Oh anyway, that wasnt wat I wanted to tell U guys!! =D Me wanna share with ya bout ….. PLANET SHAKERS’ CONCERT!!!! Haha! =D It was on the 12th of April(Saturday). It was the 1st time Planet Shakers came to our church(FGA, KL). Was so surprised to meet many of my old friends and cousins there!! =P So good to see U guys!! ^^ Wish I had more time and that it wasnt so crowded, then I could have catch up with y’all.

In ONE Word to describe that nite was that it was PACKED!! So so PACKED!! In all my life, been to many christian concerts but this is my 1st time seeing my church so FULL of ppl. Not FULL but OVERFLOWING!!! I could hardly move two steps!! =O

The concert was scheduled at 8pm and the door to the sanctuary will only be open at 7pm. I’d arrived at bout 6.30pm and it was already JAM PACKED with homo sapiens!! *LOL  I was stuck in the middle of the crowd!! Plus I was told, there were almost 3000 ppl that came for the concert!! More than 600 ppl were in the overflow that they had no choice but to go to the other building to watch the projection!! *lol This is seriously MADNESS!! =D

Nevertheless, thank God I’ve got a seat. My friends who’d came after 7.30pm had no choice but to sit on the carpeted floor at the sidewalks! =D As U can see, every space, every inch was occupied by humans. My siblings were so NUTS that they even gave up their seats to join the crowd in front!! =D I and my friends were sorta at the back rows but it was already so LOUD!! I cant imagine how much louder it is in front!! =O Sis even said she could feel her heartbeat according to the drum!! Gosh!!

+++++

**Your task:**
Answer these three questions using the concert blog post above.
1. On what date was the Planet Shakers concert held?
2. At what time was the concert scheduled to begin?
3. How many people ended up in the overflow and had to watch the projection in the other building?

**Recorded information:**
+++++

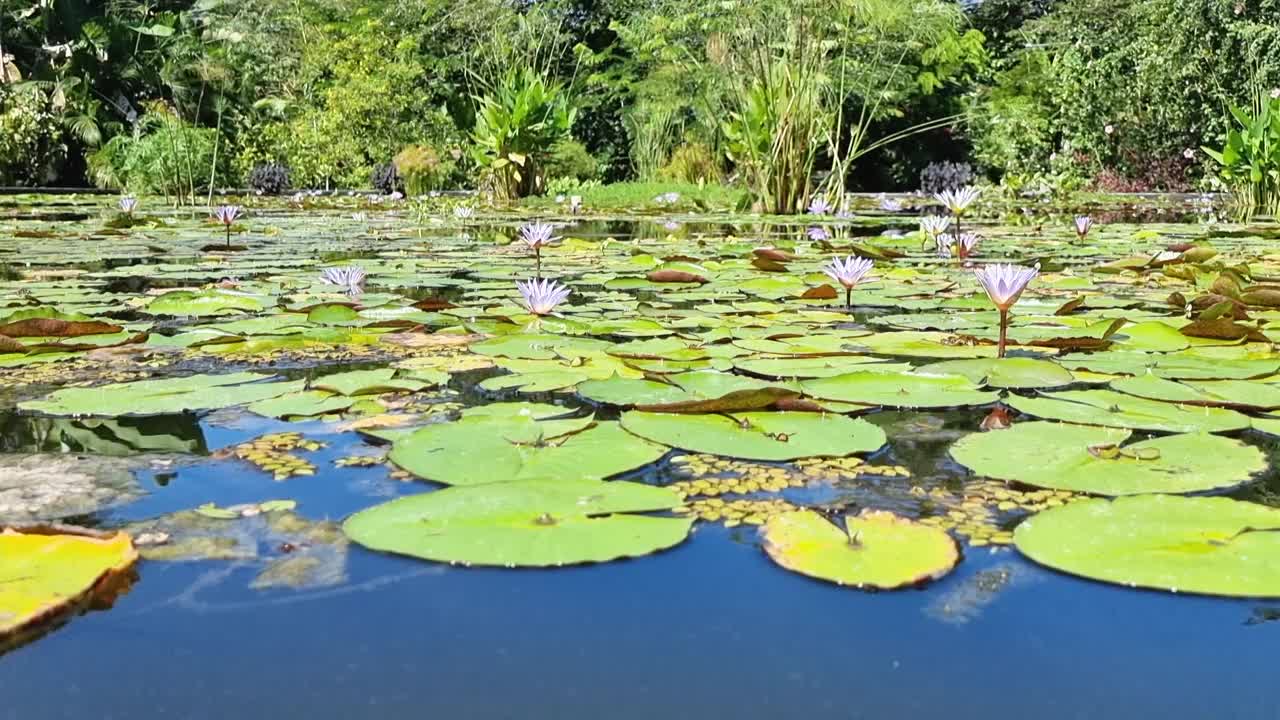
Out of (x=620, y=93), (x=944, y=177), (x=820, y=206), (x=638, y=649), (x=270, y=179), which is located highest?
(x=620, y=93)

+++++

**Reply to the task:**
1. The 12th of April, a Saturday.
2. 8pm.
3. More than 600 people.